Softwarepatente hoehlen bekanntlich den Urheberrechtschutz aus.  Sie
fuehren dazu, dass ein Programmierer die Fruechte von jahrelanger
Programmierarbeit nicht mehr sein eigen nennen darf.

> Bonn, 13. September 2000 Als "zu emotional" und "den Sachverhalt verzerrend"
> hat der Präsident der Gesellschaft für Informatik e.V. (GI), Prof.
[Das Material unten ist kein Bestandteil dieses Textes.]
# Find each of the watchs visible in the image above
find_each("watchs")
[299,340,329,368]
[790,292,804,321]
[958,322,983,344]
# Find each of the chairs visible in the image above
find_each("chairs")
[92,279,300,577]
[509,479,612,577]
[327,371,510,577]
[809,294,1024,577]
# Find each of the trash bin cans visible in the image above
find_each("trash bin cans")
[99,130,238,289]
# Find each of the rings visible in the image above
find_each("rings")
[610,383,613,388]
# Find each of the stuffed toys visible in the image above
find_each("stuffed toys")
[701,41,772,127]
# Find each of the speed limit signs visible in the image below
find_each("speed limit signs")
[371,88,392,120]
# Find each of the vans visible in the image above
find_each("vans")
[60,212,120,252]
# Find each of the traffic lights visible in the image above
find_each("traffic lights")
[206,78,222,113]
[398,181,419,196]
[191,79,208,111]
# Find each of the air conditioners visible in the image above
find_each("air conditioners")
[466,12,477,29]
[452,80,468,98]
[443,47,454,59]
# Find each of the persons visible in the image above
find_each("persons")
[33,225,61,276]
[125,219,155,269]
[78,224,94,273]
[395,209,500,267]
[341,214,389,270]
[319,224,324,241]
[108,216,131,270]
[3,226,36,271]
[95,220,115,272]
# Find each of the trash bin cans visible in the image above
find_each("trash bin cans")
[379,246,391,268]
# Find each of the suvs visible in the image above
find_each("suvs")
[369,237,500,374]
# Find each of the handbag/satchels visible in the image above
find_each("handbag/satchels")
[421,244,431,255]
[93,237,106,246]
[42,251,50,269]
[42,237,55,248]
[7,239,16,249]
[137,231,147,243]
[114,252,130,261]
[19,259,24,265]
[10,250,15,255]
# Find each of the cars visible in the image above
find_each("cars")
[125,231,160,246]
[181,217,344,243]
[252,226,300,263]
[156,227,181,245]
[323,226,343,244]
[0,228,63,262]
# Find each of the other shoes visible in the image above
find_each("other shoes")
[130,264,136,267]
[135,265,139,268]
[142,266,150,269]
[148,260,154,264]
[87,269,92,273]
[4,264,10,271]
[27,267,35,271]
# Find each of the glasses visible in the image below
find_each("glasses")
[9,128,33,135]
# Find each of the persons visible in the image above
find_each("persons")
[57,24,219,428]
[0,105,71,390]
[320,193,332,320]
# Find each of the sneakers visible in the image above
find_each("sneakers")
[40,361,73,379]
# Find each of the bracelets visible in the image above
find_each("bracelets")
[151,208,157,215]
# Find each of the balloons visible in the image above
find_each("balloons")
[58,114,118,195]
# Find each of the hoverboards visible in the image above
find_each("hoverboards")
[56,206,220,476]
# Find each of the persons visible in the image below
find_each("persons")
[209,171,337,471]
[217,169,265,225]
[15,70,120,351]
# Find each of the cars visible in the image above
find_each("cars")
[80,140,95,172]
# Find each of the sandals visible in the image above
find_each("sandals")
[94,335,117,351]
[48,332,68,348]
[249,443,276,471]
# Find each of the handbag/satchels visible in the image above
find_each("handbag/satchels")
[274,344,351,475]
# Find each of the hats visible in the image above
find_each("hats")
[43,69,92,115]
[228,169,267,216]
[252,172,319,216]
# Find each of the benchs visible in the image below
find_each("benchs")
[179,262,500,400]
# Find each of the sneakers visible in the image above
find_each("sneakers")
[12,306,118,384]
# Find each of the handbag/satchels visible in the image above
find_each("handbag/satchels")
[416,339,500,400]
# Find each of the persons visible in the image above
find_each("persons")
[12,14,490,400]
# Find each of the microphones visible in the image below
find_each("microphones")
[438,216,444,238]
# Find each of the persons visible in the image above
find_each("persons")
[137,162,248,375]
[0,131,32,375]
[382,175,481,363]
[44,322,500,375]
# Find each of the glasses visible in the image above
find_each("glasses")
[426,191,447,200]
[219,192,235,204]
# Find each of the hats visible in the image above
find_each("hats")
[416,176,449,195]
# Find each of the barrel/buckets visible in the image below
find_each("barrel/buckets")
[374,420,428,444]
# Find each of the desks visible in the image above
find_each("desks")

Dr.
> Heinrich C. Mayr, die aktuelle Diskussion um Pro und Contra der
> Softwarepatentierung bezeichnet.

Leider beginnt gerade Herrn Mayrs PE recht emotional mit einem gewagten
Ausruf.
 
> Durch den Paradigmenwechsel von ,der Kunst der Computerprogrammierung' zur
> ,Softwaretechnik', also der ingenieurmäßigen Konstruktion und Entwicklung von
> Software, sei dieser Zweig der Informatik zu einer Ingenieurdisziplin
> geworden.

Wann hat dieser Paradigmenwechsel stattgefunden?

Was sind die Kennzeichen einer "Ingenieursdisziplin" im Gegensatz zu einer
"Programmierkunst"?

Mir fiele ein
1 generalstabsmaessige Organisation in relativ grossen Unternehmen
2 Laborexperimente mit Natuerkraeften

Was noch?

Die Computerprogrammierung hat zeitweilig, etwa in den spaeten 80er und
fruehen 90er Jahren das Merkmal 1 aufgewiesen.  Mit dem Aufstieg des
Internet ist diese Tendenz aber wieder zurueckgegangen.  Merkmal 2 hat
es nie gegeben und wird es per Definition nie geben.

Das Patentwesen ist ziemlich genau dort anwendbar, wo beide oben
angefuehrten Merkmale gegeben sind.

Moeglicherweise liegt bei Herrn Mayr eine Verwechslung vor.  Durch die
theoretischen Leistungen der Informatik ist in die "Programmierkunst"
zunehmend System und Methode gekommen.  Aehnlich wie bei den
Ingenieursdisziplinen gibt es einen regen Dialog zwischen der "Kunst" und
den ihr zugeordneten Grundlagenwissenschaften.

Einen solchen Dialog gibt es allerdings auch in anderen Disziplinen,
z.B. bei der musikalischen Komposition. 

Mitunter ist die Frage der Einordnung der Informatik eine Prestigefrage.  
In den Ingenieurwissenschaften wird viel Geld verdient, das den
Naturwissenschaftlern zugute kommt und ihr Prestige erhoeht.  Deshalb
versuchen Geisteswissenschaftler bisweilen gerne, ihre Diszplin an dem
Paradigma der Naturwissenschaften zu orientieren und dort einzuordnen.
Begriffe wie "Datentechnik" und "software engineering" haben ebenso wie
die von Sozialwissenschaftlern gerne postulierte "Exaktheit" ihrer Methode
sowie der von ihnen gebrauchte Begriff "social engineering" viel mit dem
Versuch zu tun, bei den von unserem Wirtschaftssystem besonders
beguenstigten Disziplinen etwas Prestige zu leihen. 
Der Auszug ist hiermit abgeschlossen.